Evangelical Youth Pastor Joshua Clemons Pleads Guilty to Sex Crimes

Earlier this year, Joshua Clemons, youth pastor at Crossroads Community Church in Parker, Colorado was accused of sexually assaulting a teen church girl. You can read my previous post on Clemons here.  Monday, Clemons pleaded guilty to “one count of sexual exploitation of a child — video/20+ items and one count of attempted sexual assault on a child by a person in a position of trust – victim age 15-18.”

Denver-7 reports:

Clemons, who worked as a pastor at the Parker church from 2006 through September 2015, had been accused of having a sexual relationship with a 17-year-old girl who had long been in his program.

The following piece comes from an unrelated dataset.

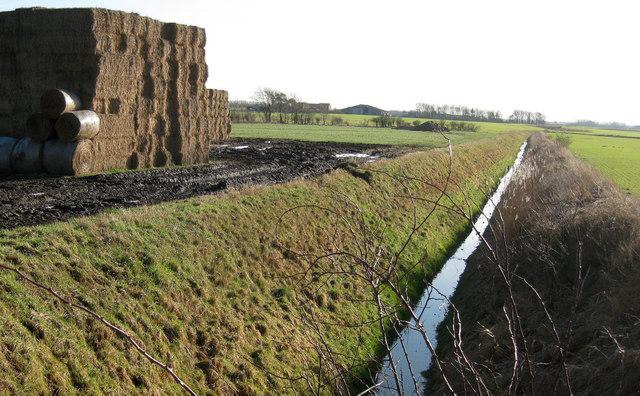 North Kelsey Land Drain
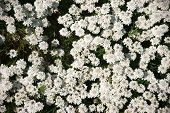 The Closeup And Top View On A Garden Bed With Evergreen Candytuft Flowers. poster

The relationship carried on as the girl went to college at Colorado State University before ending toward the end of last year, when the alleged victim said Clemons began to show up at her new church and she threatened to get a restraining order, according to police documents.

Clemons is scheduled to be sentenced Sept. 21 at 3 p.m. He faces between three and nine years in prison, according to sentencing guidelines for class 4 and 5 felonies.

norman abernathy

Baptist Youth Pastor Norman Abernathy Accused of Sexually Assaulting Two Church Girls

Norman Clay Abernathy, former youth pastor at Langston Baptist Church in Conway, South Carolina, is charged with two counts of third degree criminal sexual conduct with a minor and three counts of second degree assault and battery. According to CB-Sumpter, Abernathy sexually assaulted two church girls at his home. The girls were visiting Abernathy’s daughter when the alleged assaults occurred.

According to the church’s pastor, Hampton Drum:

He came highly recommended. We do extensive background checks on all those who come to us. He did voluntary work all the way up to June of this year when he resigned for personal reasons. We now know those personal reasons are the accusations that came up.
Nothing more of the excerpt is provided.